Clinical and radiological follow-up

All patients in this study underwent endovasclue treatment without acute complications, and there were no deaths. Clinical follow-up was conducted for all survivors over a period of 3 to 33 months (median, 6 months). Two cases developed cerebral infarction, but their symptoms completely disappeared during follow up. Angiographic follow-up data were available for 17 (77.27%) of the 22 patients. One (5.88%) patient had remnants of the aneurysm, and one (5.88%) patient developed asymptomatic in-stent restenosis. The overall complete occlusion rate was 94.12%.

Hemodynamics of FD

Following FD implantation, both blood flow and flow velocity into the aneurysm decreased. The mean values for Q_inflow, ICI, and Va before implantation were 0.479 (0.257–1.077) mL/s, 1.046 (0.373–2.095), and 0.030 (0.018–0.109) m/s, respectively. After FD implantation, these parameters decreased to 0.218 (0.113–0.426) mL/s, 0.363 (0.155–0.761), and 0.014 (0.005–0.033) m/s, respectively (Fig. 1a–c). The reduction ratios of Q_inflow, ICI, and Va after FD deployment were 46.33%, 62.36%, and 67.20%, respectively. A representative case illustrating the changes in flow impingement and velocity within the aneurysm after FD and coil implantation, at varying coiling PD levels, is shown in Fig. 2.

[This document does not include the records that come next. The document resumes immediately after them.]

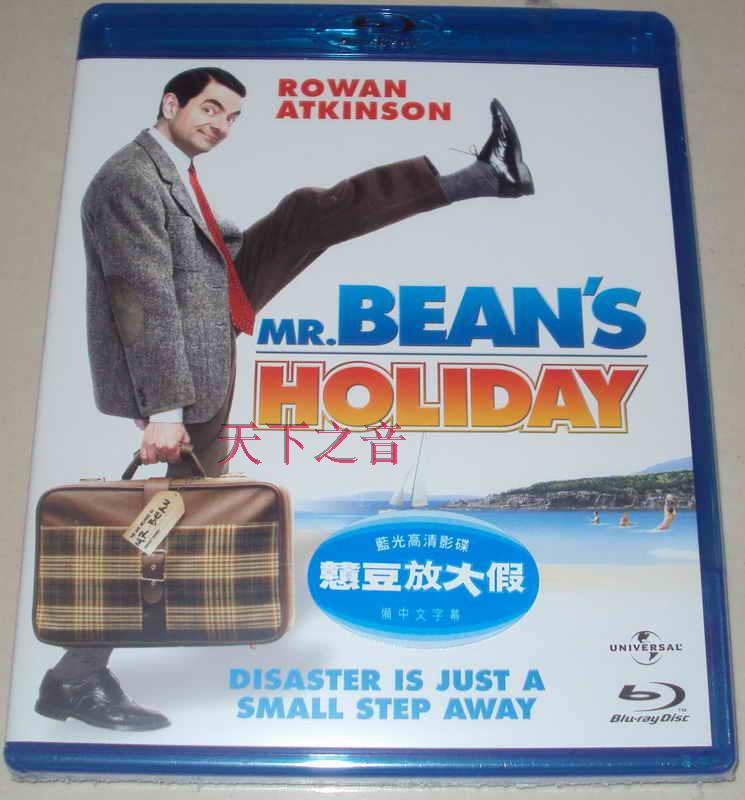 Blue BD / 2/Mr. Mr. Bean's holiday Bean's Holiday/ (H) Chinese region.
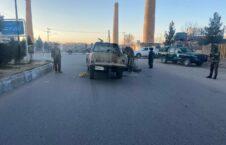 موتر اردوی ملی 2 226x145 - تصاویر/ حمله افراد مسلح ناشناس بالای یک موتر اردوی ملی در شهر هرات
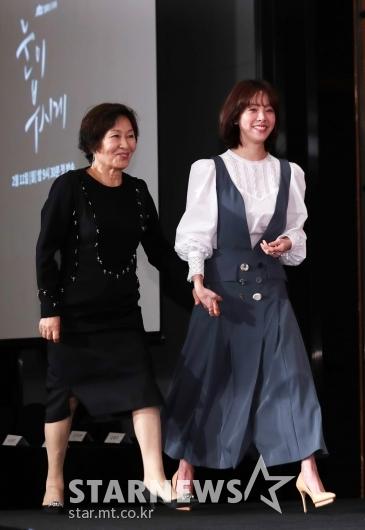 [★포토]김혜자-한지민, '손 꼭 잡고 다정하게'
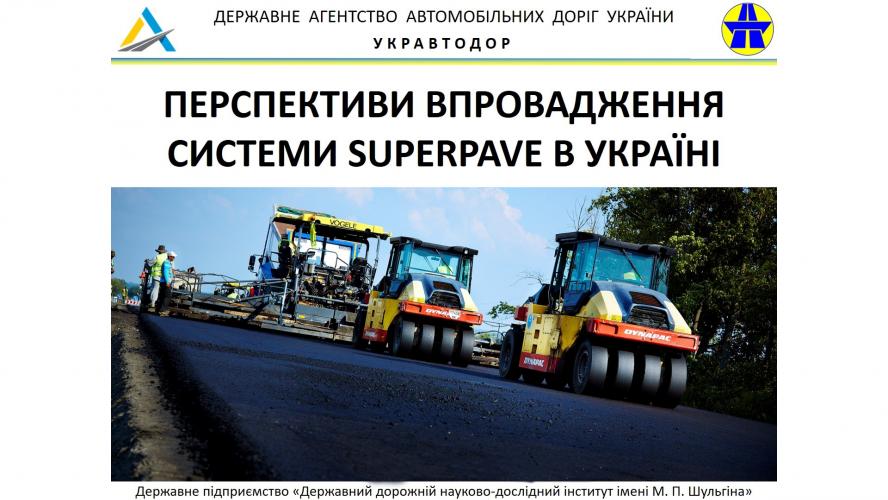 «Перспективи впровадження систем SUPERPAVE в Україні»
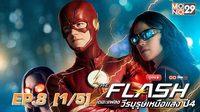 The Flash เดอะ แฟลช วีรบุรุษเหนือแสง ปี 4 EP.8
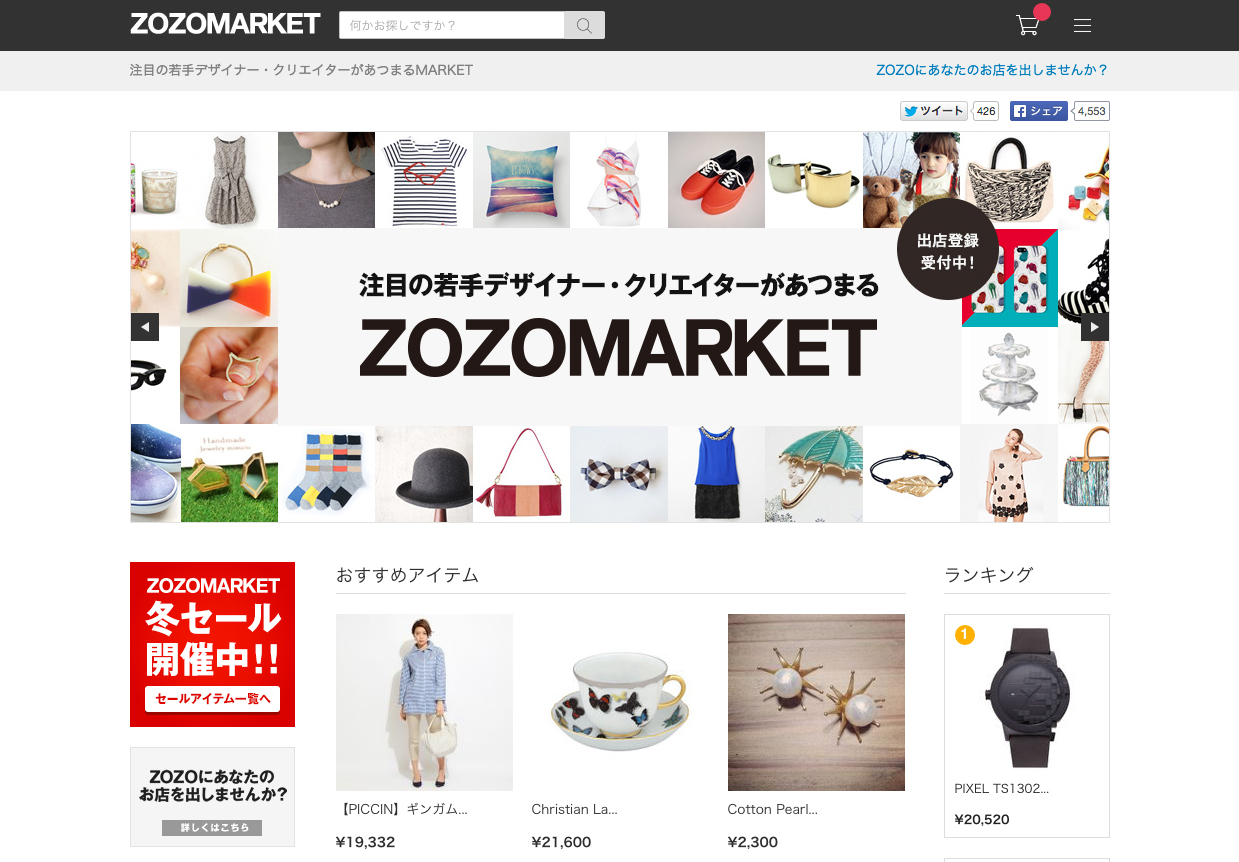 ZOZOMARCKETのホームページ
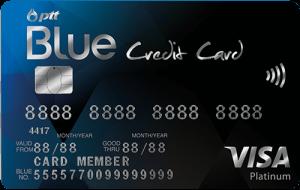 ptt blue creditcard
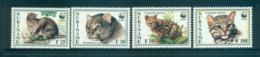 Surinam 1995 WWF Spotted Cat MUH Lot64095 - Surinam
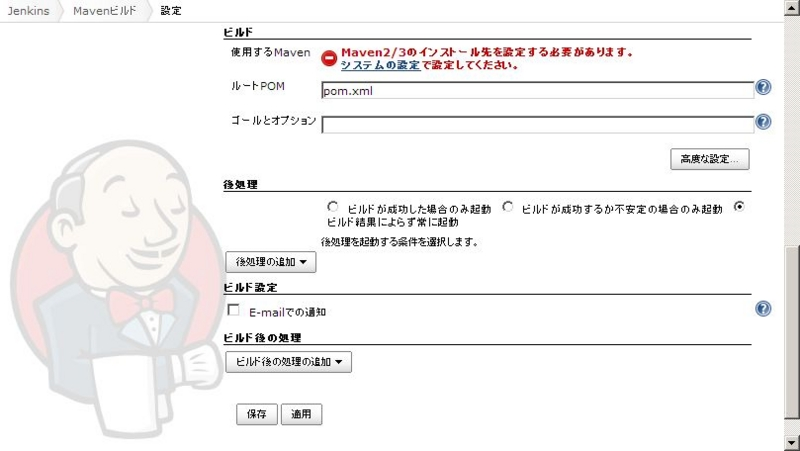 f:id:mokimokisan:20130104001931j:image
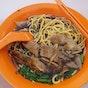 Yu Kee Duck Rice (Ang Mo Kio)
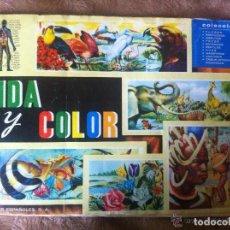 Coleccionismo Álbum: ALBUM VIDA Y COLOR (COMPLETO) FLORES, INSECTOS, RAPTILES, MAMIFEROS, TRIBUS AFRICANAS, PECES, ETC. Lote 76594083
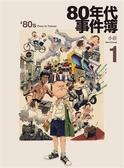 (二手書)80年代事件簿(1)
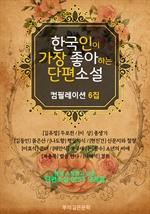 도서 이미지 - 한국인이 가장 좋아하는 단편소설 6집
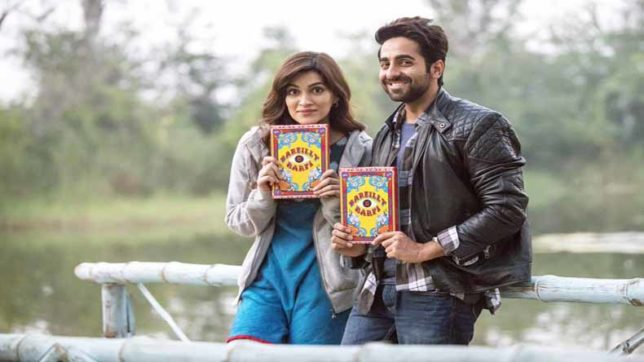 Quirky, colourful: First look of 'Bareilly Ki Barfi' out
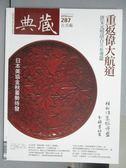 【書寶二手書T5/雜誌期刊_PAO】典藏古美術_287期_重返偉大航道等
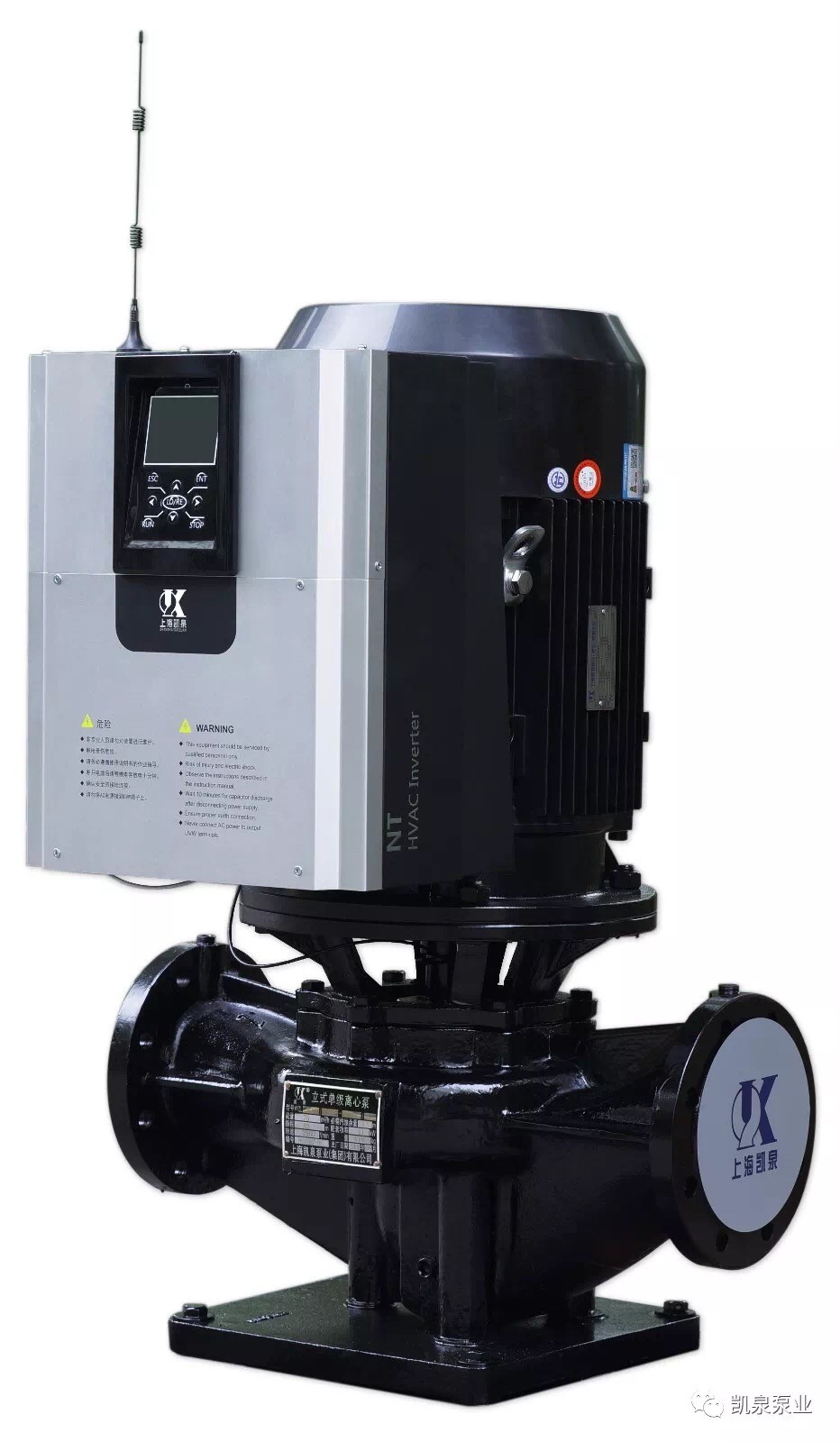 上海凯泉变频智能单级离心泵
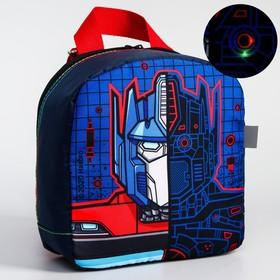 Backpack det Light Transformer 811, 20*9*22, zippered otd, flashing element, blue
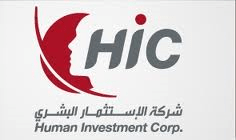 LLL-GFATF-Human-Investment-Corp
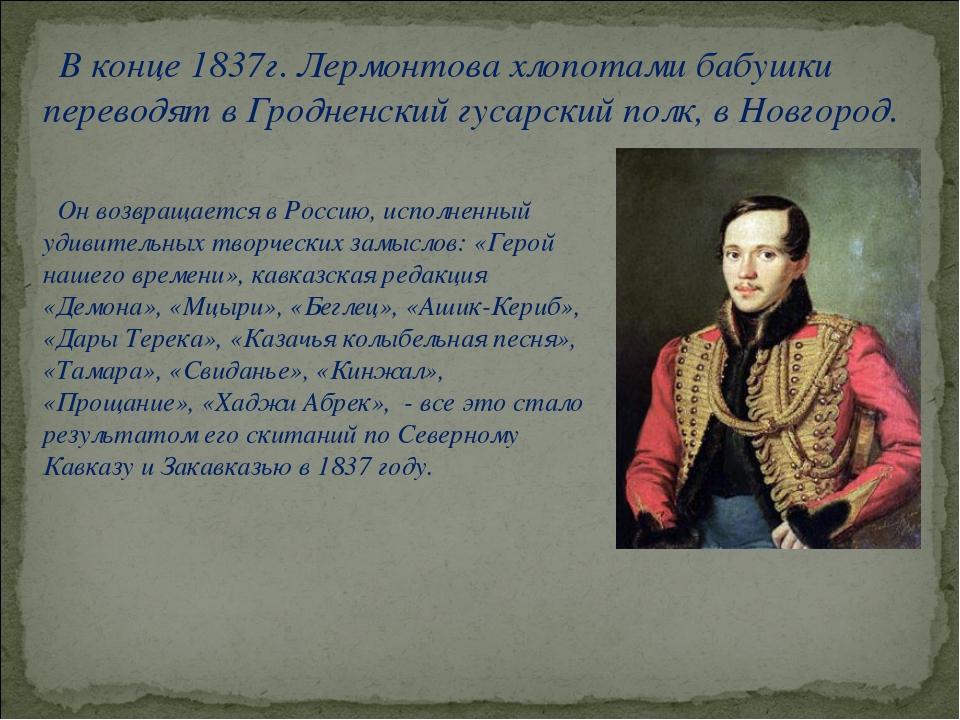 В конце 1837г. Лермонтова хлопотами бабушки переводят в Гродненский гусарски...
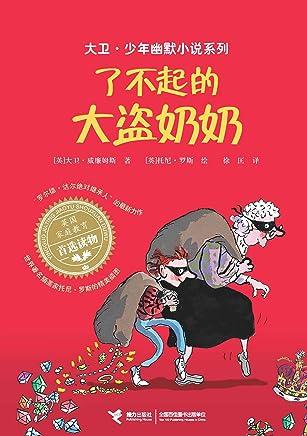 """了不起的大盗奶奶(""""罗尔德·达尔继承人""""的获奖作品,斩获红房子儿童图书奖、英国国家图书奖,令人动容又捧腹的幽默成长小说) (大卫·少年幽默小说系列)"""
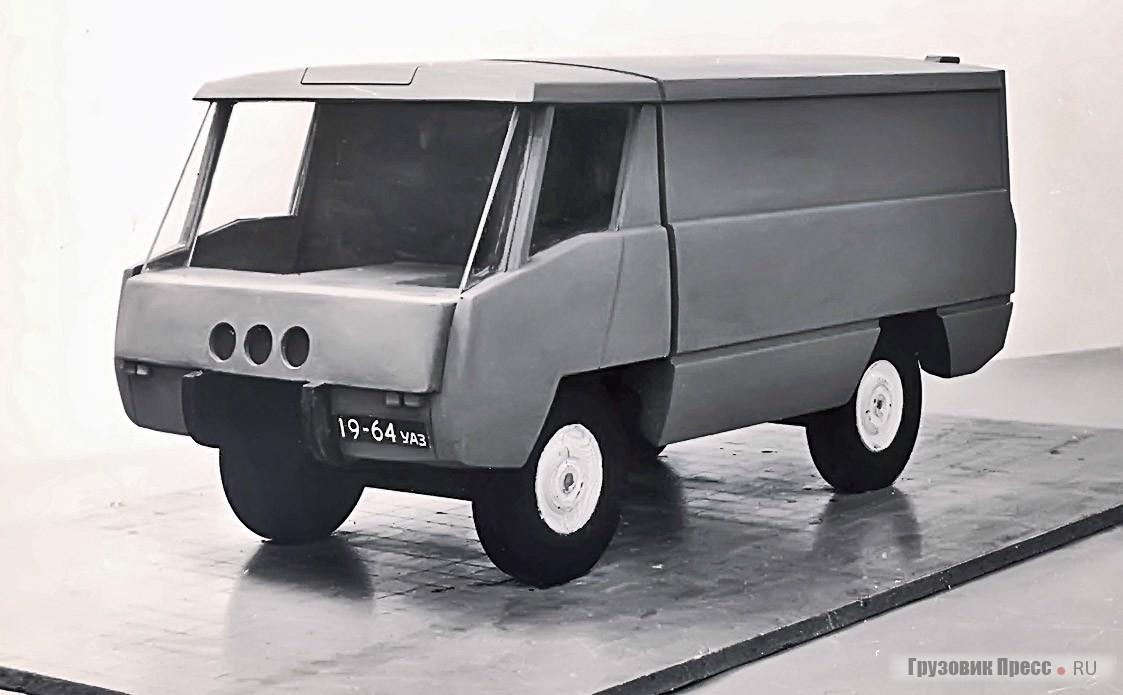 Пластилиновый макет УАЗ-454 в масштабе 1:5, вариант В.С. Кобылинского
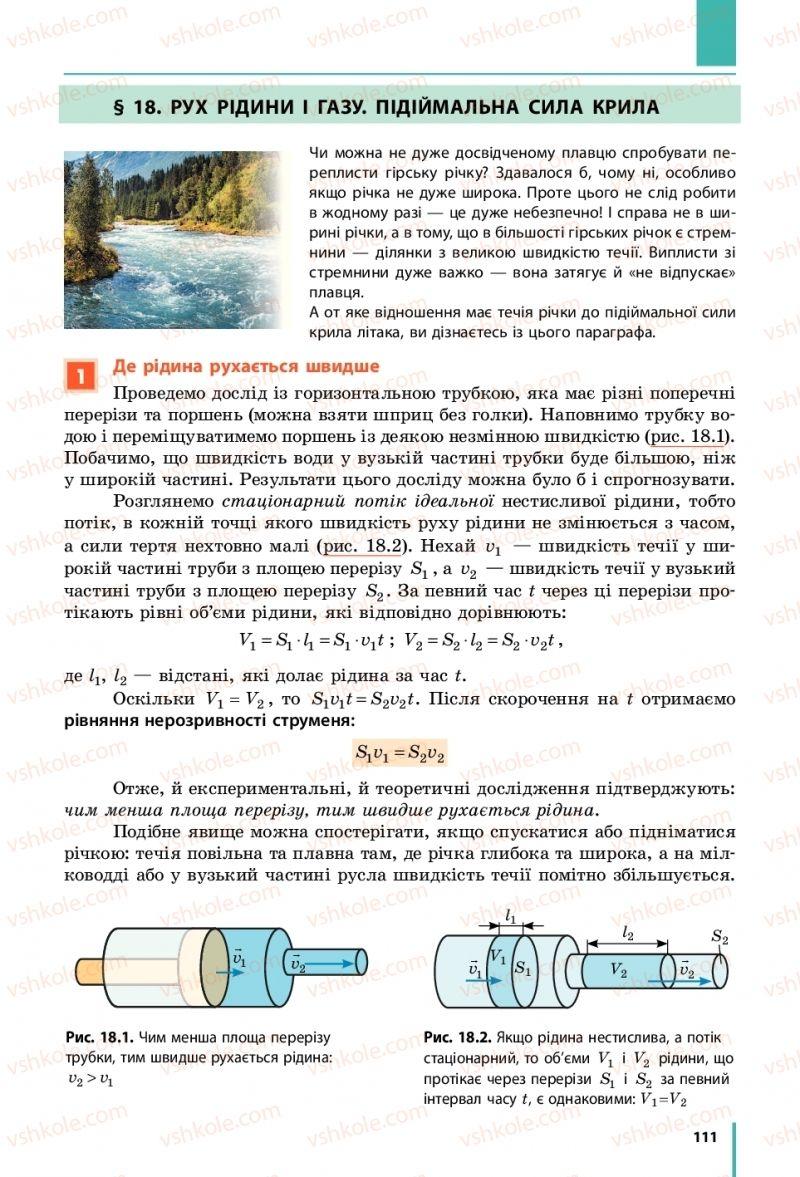 Страница 111 | Учебник Фізика 10 класс В. Г. Бар'яхтар, С. О. Довгий, Ф. Я. Божинова 2018 Рівень стандарту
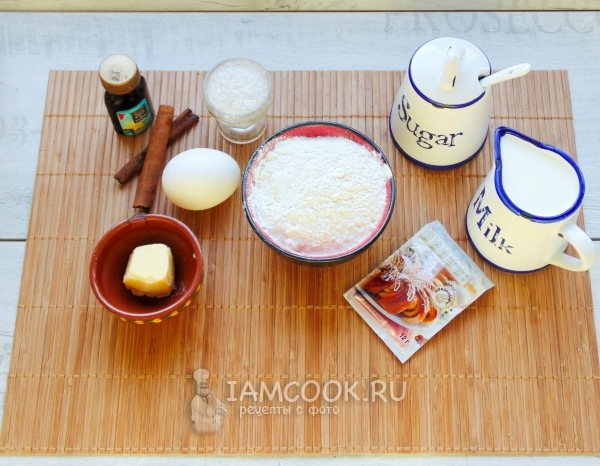 Ингредиенты для плюшек с сахаром из дрожжевого теста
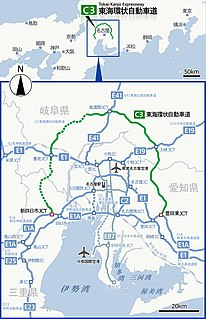 Tōkai-Kanjō Expressway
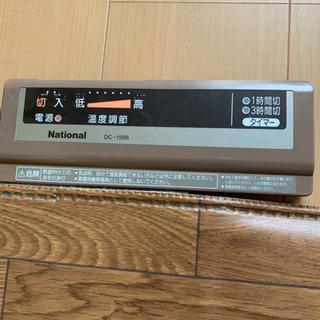 《お取引中》ナショナルかんたん床暖 1.5畳 ホットカーペ…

Fig. 1 — (A–C) Mean values of Q_inflow, ICI, and Va before and after FD and coil implantation. (D–F) Analysis of covariance between the two groups for Q_inflow, ICI, and Va, showing no significant reduction after FD with 5% coil PD. A p-value of < 0.05 was considered statistically significant. ***p < 0.001. FD, flow diverter; PD, packing density

Fig. 2 — Two representative cases showing hemodynamic changes in a vertebral artery aneurysm after FD and coil implantation at different coiling PDs. (A) DSA image before treatment. (B) Aneurysm model before virtual implantation. (C) DSA image after treatment. (D) DSA image showing the deployed FD. (E) Aneurysm model after virtual implantation of FD. (Fa) Flow impingement before treatment. (Fb) Flow impingement after FD deployment. (**Fc–e**) Flow impingement after FD and 5%, 15%, and 25% coils in PD. (Ga) Velocity distribution before treatment. (Gb) Velocity distribution after FD deployment. (**Gc–e**) Velocity distribution after FD and 5%, 15%, and 25% coils in PD. FD, flow diverter; PD, packing density; DSA, digital subtraction angiography

Hemodynamics of coils after FD deployment

After FD deployment, the addition of coils further reduced Q_inflow, ICI, and Va, although the reductions were smaller than with the FD alone (Fig. 1a–c). The mean Q_inflow after the implantation of 5%, 15%, and 25% coiling PDs was 0.198 (0.096–0.353) mL/s, 0.157 (0.076–0.353) mL/s, and 0.138 (0.070–0.317) mL/s, respectively. The mean ICI values were 0.322 (0.126–0.709), 0.279 (0.100–0.656), and 0.231 (0.089–0.605), respectively. The mean Va values were 0.013 (0.004–0.028) m/s, 0.011 (0.003–0.025) m/s, and 0.009 (0.002–0.023) m/s, respectively.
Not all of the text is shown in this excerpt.